_Text section_.
* * * * * * *
# Anyone have info re: Landowner deer regs?



## Onion (Apr 10, 2004)

One of the owners of some land I deer hunt expressed his extreme desire to rid the land of deer. However, he does not trust anyone other the three of us currently having permission to hunt there. 

His land is, of course, in non-urban zone B (2 deer limit) limiting us to 6 deer max/year. He told me to shoot all I want and he will tag them. He does not hunt. In the past I have heard that landowner nuisance permits are limited (to 7 I believe) and that the deer must be left where it dies. This seems like an enormous waste to me.

My question is, how can we do this 1) legally and 2) so that the meat does not got to waste.

Thanks for any information you could pass on.


----------



## M.Magis (Apr 5, 2004)
* * * * * * *
Stored records

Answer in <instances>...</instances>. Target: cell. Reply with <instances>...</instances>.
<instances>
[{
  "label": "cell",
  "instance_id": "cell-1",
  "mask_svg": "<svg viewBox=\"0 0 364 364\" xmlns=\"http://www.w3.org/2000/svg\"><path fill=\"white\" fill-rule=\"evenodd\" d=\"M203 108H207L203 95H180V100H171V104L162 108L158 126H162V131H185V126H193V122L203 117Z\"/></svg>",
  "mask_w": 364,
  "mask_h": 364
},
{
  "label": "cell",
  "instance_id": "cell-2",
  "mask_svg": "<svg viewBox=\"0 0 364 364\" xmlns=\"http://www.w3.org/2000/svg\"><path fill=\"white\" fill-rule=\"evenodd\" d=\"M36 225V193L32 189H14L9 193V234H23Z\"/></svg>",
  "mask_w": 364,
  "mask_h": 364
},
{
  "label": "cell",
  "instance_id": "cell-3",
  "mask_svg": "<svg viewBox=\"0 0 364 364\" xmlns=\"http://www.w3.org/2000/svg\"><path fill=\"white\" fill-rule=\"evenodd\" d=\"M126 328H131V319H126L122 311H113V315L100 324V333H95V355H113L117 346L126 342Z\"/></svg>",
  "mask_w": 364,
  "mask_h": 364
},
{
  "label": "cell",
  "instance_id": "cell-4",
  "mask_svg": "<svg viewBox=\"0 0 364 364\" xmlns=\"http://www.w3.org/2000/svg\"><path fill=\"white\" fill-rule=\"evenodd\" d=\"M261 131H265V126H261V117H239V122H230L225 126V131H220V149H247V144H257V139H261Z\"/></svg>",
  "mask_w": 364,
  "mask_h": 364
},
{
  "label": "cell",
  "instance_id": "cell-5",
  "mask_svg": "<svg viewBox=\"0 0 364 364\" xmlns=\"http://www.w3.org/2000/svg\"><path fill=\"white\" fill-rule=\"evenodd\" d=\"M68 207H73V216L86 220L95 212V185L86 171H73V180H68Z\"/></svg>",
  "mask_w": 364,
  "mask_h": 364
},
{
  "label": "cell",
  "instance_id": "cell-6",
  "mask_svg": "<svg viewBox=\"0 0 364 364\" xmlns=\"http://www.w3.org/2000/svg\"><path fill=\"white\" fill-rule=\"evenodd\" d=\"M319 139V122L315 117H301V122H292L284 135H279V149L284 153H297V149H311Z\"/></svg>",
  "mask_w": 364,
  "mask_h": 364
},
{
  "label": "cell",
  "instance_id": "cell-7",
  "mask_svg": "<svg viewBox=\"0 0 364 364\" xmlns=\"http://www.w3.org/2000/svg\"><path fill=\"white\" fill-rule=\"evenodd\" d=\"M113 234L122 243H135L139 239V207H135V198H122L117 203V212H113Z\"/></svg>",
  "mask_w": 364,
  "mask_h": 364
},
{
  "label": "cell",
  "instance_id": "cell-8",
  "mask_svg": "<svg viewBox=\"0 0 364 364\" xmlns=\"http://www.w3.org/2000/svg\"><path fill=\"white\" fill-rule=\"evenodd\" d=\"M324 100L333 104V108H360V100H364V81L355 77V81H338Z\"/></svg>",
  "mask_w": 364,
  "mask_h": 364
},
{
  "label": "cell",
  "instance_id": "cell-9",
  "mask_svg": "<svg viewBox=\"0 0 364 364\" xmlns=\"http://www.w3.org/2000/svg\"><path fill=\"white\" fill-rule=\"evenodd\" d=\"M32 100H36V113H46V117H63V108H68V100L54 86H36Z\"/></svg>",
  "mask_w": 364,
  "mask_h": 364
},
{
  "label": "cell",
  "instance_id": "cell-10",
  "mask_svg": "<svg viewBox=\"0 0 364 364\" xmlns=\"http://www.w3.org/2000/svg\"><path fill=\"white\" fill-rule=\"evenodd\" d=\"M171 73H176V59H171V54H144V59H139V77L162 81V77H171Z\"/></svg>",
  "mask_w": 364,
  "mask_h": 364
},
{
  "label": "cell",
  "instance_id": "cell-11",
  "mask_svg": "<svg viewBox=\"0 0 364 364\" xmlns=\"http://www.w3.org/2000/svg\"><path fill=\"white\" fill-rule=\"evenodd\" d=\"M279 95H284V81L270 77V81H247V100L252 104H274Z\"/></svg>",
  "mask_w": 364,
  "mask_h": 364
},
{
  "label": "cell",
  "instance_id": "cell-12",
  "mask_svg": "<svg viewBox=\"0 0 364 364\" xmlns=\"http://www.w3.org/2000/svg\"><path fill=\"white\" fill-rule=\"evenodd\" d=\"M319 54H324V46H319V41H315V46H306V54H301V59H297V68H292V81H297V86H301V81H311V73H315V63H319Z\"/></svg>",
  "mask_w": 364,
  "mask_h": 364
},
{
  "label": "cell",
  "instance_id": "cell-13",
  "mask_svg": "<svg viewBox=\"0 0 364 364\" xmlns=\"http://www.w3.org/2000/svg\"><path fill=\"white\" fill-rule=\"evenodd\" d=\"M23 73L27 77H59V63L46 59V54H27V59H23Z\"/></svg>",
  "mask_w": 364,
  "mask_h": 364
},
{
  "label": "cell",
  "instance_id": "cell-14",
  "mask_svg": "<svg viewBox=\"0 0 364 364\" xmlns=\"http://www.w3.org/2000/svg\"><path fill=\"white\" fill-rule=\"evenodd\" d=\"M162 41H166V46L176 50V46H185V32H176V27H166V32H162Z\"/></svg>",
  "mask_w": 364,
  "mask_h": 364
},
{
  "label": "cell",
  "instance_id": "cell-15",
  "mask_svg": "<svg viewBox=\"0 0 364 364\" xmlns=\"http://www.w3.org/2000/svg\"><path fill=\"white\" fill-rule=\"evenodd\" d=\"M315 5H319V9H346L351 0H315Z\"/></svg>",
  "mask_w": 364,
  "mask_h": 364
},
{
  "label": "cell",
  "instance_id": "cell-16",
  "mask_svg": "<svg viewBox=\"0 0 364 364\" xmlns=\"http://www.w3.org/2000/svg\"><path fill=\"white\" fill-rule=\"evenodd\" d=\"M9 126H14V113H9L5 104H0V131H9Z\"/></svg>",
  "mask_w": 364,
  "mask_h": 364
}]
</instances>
* * * * * * *
_What is asked_.
1 – In the deer hunting thread, what is the deer limit per hunter in non-urban zone B?
2 – Write the next part of the deer hunting thread, starting after its final line.

_Results of the exercise_.
1 – Two deer.

2 –
The nuisance tags are handed out on a case to case basis. Seldom do the deer have to be left there. Typically, he'll be given a certain number of tags (dependent on damage, amount of land, and some other variables), and the tags will state the limitations. Most often they'll be limited to open season only. For instance, in bow season, deer can only be taken with a bow. Of course, that's not always the case, but it seems to be typical unless there's a serious problem. Before any of that, he needs to contact the state so they can evaluate the situation. Until then, your limited to your 2 deer a piece.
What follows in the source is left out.